La Giornata Mondiale del Rifugiato (20 giugno) è l’appuntamento annuale per sensibilizzare l’opinione pubblica sulla condizione di circa 80 milioni di rifugiati, richiedenti asilo e sfollati nel mondo che, costretti a fuggire da guerre e persecuzioni, lasciano i propri affetti, la propria casa e tutto ciò che un tempo era la loro vita, per cercare salvezza altrove.
È la Convenzione di Ginevra del 1951 a darne una definizione, a tracciare le forme di protezione legale, assistenza e diritti sociali, che il rifugiato dovrebbe ricevere dagli Stati aderenti alla Convenzione. All’articolo 1 si legge che il rifugiato è colui che “temendo a ragione di essere perseguitato per motivi di razza, religione, nazionalità, appartenenza ad un determinato gruppo sociale o per le sue opinioni politiche, si trova fuori del Paese di cui è cittadino e non può o non vuole, a causa di questo timore, avvalersi della protezione di questo Paese”. Uno dei principi essenziali della Convenzione di Ginevra è il principio di non respingimento (“non refoulement”): chi chiede protezione non può essere in nessun caso respinto verso luoghi dove la sua libertà e la sua vita sarebbero minacciati.
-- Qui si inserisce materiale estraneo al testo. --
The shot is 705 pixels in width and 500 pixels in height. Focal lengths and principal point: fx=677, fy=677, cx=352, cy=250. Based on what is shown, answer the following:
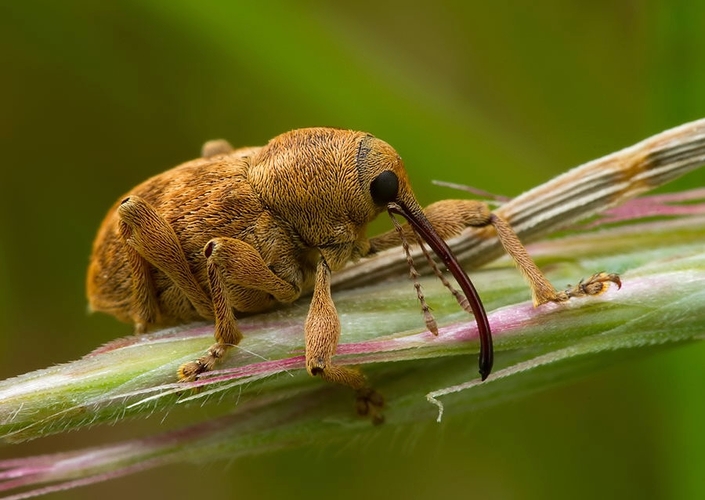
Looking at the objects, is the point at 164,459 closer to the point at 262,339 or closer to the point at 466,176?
the point at 262,339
La Costituzione italiana, all’articolo 10, così si esprime sul diritto di asilo: “Lo straniero, al quale sia impedito nel suo paese l’effettivo esercizio delle libertà democratiche garantite dalla Costituzione italiana, ha diritto d’asilo nel territorio della Repubblica, secondo le condizioni stabilite dalla legge”.
L’Europa
Nell’Unione Europea sono attualmente accolti 3,6 milioni di rifugiati, di cui 1 milione in Germania e mezzo milione in Francia. Sono invece i Paesi in via di sviluppo ad avere l’85% dei rifugiati: la Turchia è il Paese che ne ospita il maggior numero (3,6 milioni), seguita da Colombia (1,8 milioni), Pakistan (1,4 milioni), Uganda (1,4 milioni).
L’incidenza sulla popolazione europea è dello 0,7%; in Italia è ancor più bassa, lo 0,4%. Bastano queste cifre per capire che gli Stati europei sono più impegnati a limitare gli ingressi che a proteggere le persone costrette a fuggire o ad agire sulle cause che le obbligano alla fuga. L’Europa è più interessata a rafforzare le politiche delle porte chiuse, più che a mostrare segni di impegno con la ridistribuzione dei migranti e la revisione del “sistema Dublino”, due snodi importanti per la gestione del fenomeno, ma che ancora rimangono lettera morta. Nonostante il “Nuovo patto su asilo e migrazioni”, presentato nel settembre dello scorso anno, che raccomanda una gestione più umana, solidale e coerente con il diritti umani nei confronti dei richiedenti asilo e dei migranti, continuano le stragi nel Mediterraneo, diventato il cimitero più grande d’Europa.
Eppure, per evitare i viaggi della morte lungo la rotta mediterranea e balcanica, già nel 2015 sono stati indicati i “corridoi umanitari” nei paesi di transito, vale a dire la concessione di visti umanitari per raggiungere regolarmente e in sicurezza l’Europa.
La Libia
Rimane il nodo della Libia, il principale paese di transito per i migranti dell’Africa subsahariana, che vi arrivano per superare il tratto di mare che li divide dall’Europa.
La Libia non è né un porto sicuro, né un paese sicuro, non avendo sottoscritto la Dichiarazione universale dei diritti dell’uomo, né tantomeno la Dichiarazione di Ginevra sui rifugiati. Eppure alla Libia l’Europa si riferisce per contenere i flussi migratori, e l’Italia si è presa l’onere di firmare con la Libia un trattato di amicizia che comprende finanziamenti e fornitura di mezzi per limitare le partenze via mare. Solo che così facendo si chiudono gli occhi sui respingimenti verso il deserto, dove la morte è sicura, e sulle reclusioni nelle carceri libiche, dove non solo i diritti umani ma anche l’umana decenza viene calpestata.